● Task to complete
Produce a word-for-word restatement of the lines from the line with "phylum: Chordata" to the end of the listing below, inclusive.
####
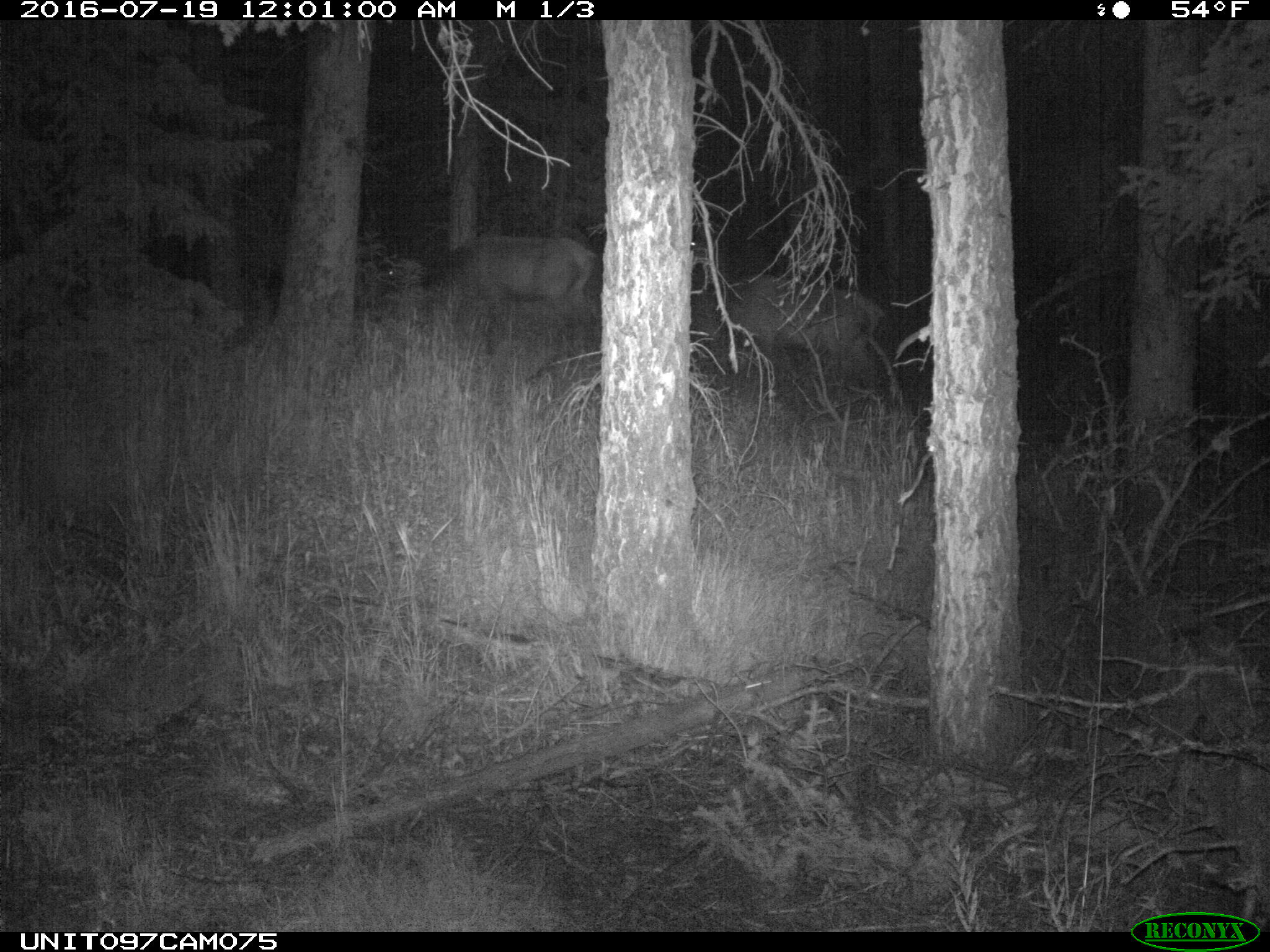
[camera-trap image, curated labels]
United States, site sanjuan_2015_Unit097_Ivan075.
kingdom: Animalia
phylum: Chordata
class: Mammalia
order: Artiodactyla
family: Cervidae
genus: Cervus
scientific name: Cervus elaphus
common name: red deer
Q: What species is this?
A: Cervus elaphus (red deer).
####
● Exercise output
phylum: Chordata
class: Mammalia
order: Artiodactyla
family: Cervidae
genus: Cervus
scientific name: Cervus elaphus
common name: red deer
Q: What species is this?
A: Cervus elaphus (red deer).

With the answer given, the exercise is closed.